In the Quarter was first published in 1894 and the text is in the public domain. The transcription was done by William McClain, 2003.

A printed version of this book is available from Sattre Press


One evening in May, 1888, the Café des Écoles was even more crowded and more noisy than usual. The marble-topped tables were wet with beer and the din was appalling. Someone shouted to make himself heard.

"Any more news from the Salon?"

"Yes," said Elliott, "Thaxton's in with a number three. Rhodes is out and takes it hard. Clifford's out too, and takes it -- "

A voice began to chant:

Je n'sais comment faire, Comment concillier Ma maitresse et mon père, Le Code et Bullier.

"Drop it! Oh, drop it!" growled Rhodes, and sent a handful of billiard chalk at the singer.

Mr Clifford returned a volley of the Café spoons, and continued:

Mais c'que je trouve de plus bête, C'est qu' i' faut financer Avec ma belle galette, J'aimerai mieux m'amuser.
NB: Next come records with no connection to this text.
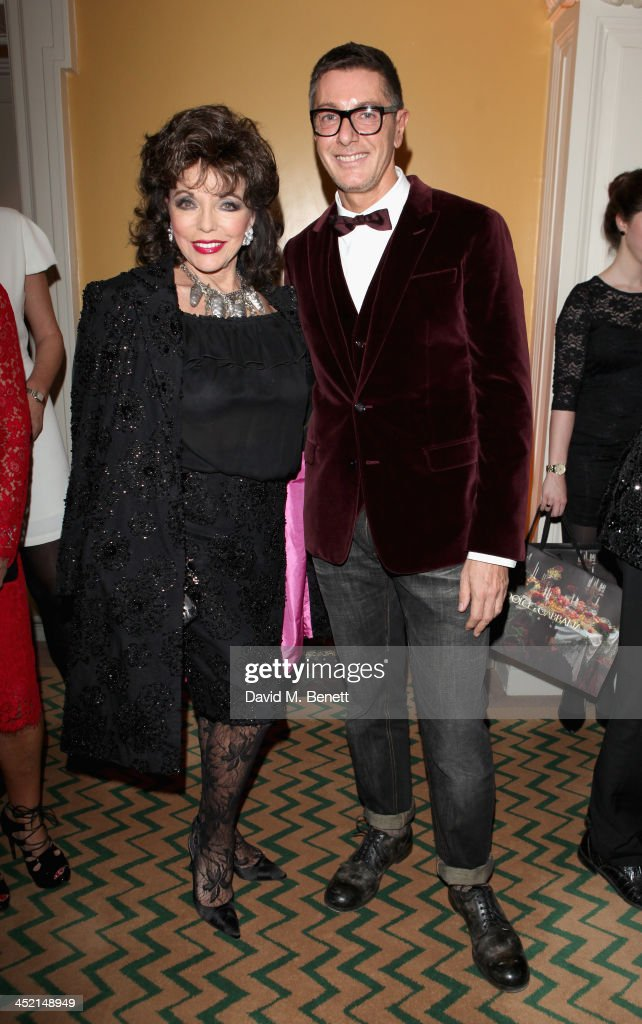 <a gi-track='captionPersonalityLinkClicked' href=/galleries/search?phrase=Joan+Collins&family=editorial&specificpeople=109065 ng-click='$event.stopPropagation()'>Joan Collins</a> and <a gi-track='captionPersonalityLinkClicked' href=/galleries/search?phrase=Stefano+Gabbana+-+Fashion+Designer&family=editorial&specificpeople=4820355 ng-click='$event.stopPropagation()'>Stefano Gabbana</a> attend Claridge's Christmas Tree By Dolce & Gabbana launch party at Claridge's Hotel on November 26, 2013 in London, England.
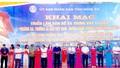 Triễn lãm trưng bày tư liệu chứng minh Hoàng Sa, Trường Sa của Việt Nam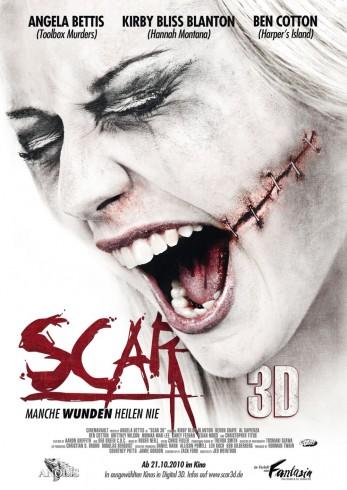 Scar 3D (Film)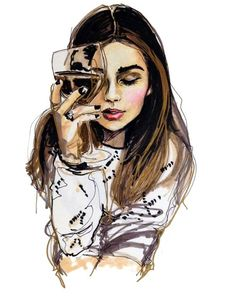 Fashion illustration portrait painting sketch of a young woman with wine glass, created with paint, ink,.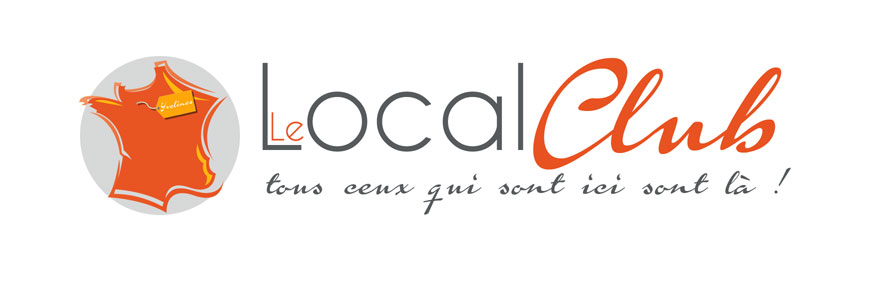 Local Club en mai et en juin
Several other voices took up the refrain, lamenting the difficulty of reconciling their filial duties with balls at Bullier's, and protesting that they would rather amuse themselves than consider financial questions. Rhodes sipped his curaçoa sulkily.

"The longer I live in the Latin Quarter," he said to his neighbor, "the less certain I feel about a place of future punishment. It would be so tame after this." Then, reverting to his grievance, he added, "The slaughter this year at the Salon is awful."

Reginald Gethryn stirred nervously but did not speak.

"Have a game, Rex?" called Clifford, waving a cue.

Gethryn shook his head, and reaching for a soiled copy of the Figaro, glanced listlessly over its contents. He sighed and turned his paper impatiently. Rhodes echoed the sigh.

"What's at the theaters?"

"Same as last week, excepting at the Gaieté. They've put on `La Belle Hélène' there."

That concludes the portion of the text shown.